A federal court in Vermont quashed the efforts of several marketing research firms to overturn a statewide ban that restricts the use of prescriber-identifiable (PI) data. 


The ban, which prohibits companies from “selling or using PI data for marketing or promoting prescription drugs unless the prescriber consents [by opting-in],” is scheduled to become effective July 1, 2009.


Cathy Betz, VP, government affairs at Wolters Kluwer Health, said the company is “evaluating its legal options, which may include an appeal of Judge Murtha’s decision with the Second Circuit Court of Appeals, as well as seek an injunction against the law’s implementation…pending the appeal review.”

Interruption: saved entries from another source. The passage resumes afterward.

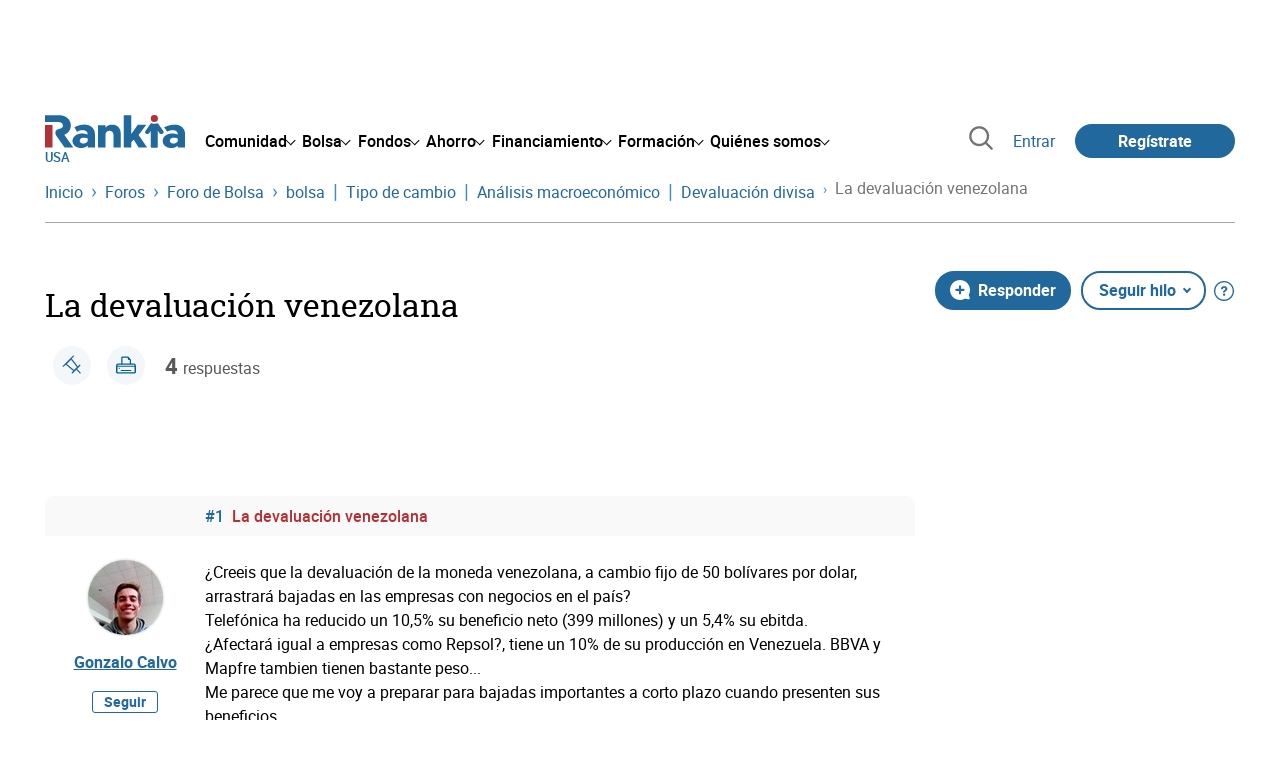

--- FILE ---
content_type: image/svg+xml
request_url: https://www.rankia.us/assets/icons/question-outline-2e451d5fef650ce933170d20541dd8917c1558730cfd105ad2466479a0ad27e7.svg
body_size: 166
content:
<svg class="svg-icon-question-outline" xmlns="http://www.w3.org/2000/svg" viewBox="0 0 512 512">
  <path fill="currentColor" d="M256,0C114.61,0,0,114.61,0,256S114.61,512,256,512,512,397.39,512,256,397.39,0,256,0Zm-.64,477.79c-122.92-.17-222.42-100-222.24-222.88A222.56,222.56,0,0,1,256,32.68c122.91.18,222.41,100,222.23,222.88S378.27,478,255.36,477.79Zm5.18-157h-1c-16.78,0-29.3,12.19-29.78,29-.5,17.1,11.73,29.88,29.08,30.39h1.09c17.17,0,29.51-11.78,30-28.61C290.47,334,278.38,321.34,260.54,320.81Zm56-171.94c-15.77-11.36-35.78-17.12-59.49-17.12-18.12,0-33.64,4.07-46.12,12.1-19.86,12.64-30.58,34.25-31.84,64.27l-.09,2.13h49v-2a44.16,44.16,0,0,1,7.19-23.74c4.65-7.38,12.32-11,23.76-11s19.36,3,23.52,8.85A34.32,34.32,0,0,1,289,202.64c0,5.32-2.2,10.74-7.2,17.62a37.14,37.14,0,0,1-8.39,8.58c-1,.66-24.73,15.93-35.48,28.54-6.85,8-7.25,17.77-7.83,34.31l-.14,4h47.55v-2c.11-7.87.71-8.9,1.93-12.76C281,276,285.15,271,292,265.68l12.45-8.59c11.29-8.79,20.29-16,24.36-21.79a58.6,58.6,0,0,0,11.81-35.17C340.6,177.63,332.5,160.39,316.54,148.87Z"/>
</svg>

Unlike IMS Health vs. Ayotte in New Hampshire, the Vermont decision does view PI data as protected commercial speech. However, the court upheld the “opt-in” provision—the meat of the ban—citing an allowance for restriction if it a) supports a substantial government interest; b) directly advances the asserted interest; and c) is not more extensive than is necessary to serve that interest.


“The law is sustainable on cost containment and public health interests, which are substantial,” the court decided. 


Betz disputed the court’s suggestion that the use of PI data leads to higher costs. 


“There is no evidence—empirical or otherwise—that the specific use of PI information for commercial purposes increases healthcare costs,” said Betz. “Likewise, assertions that these data are used to influence physicians to prescribe only more expensive brand name drugs are unfounded,” she said.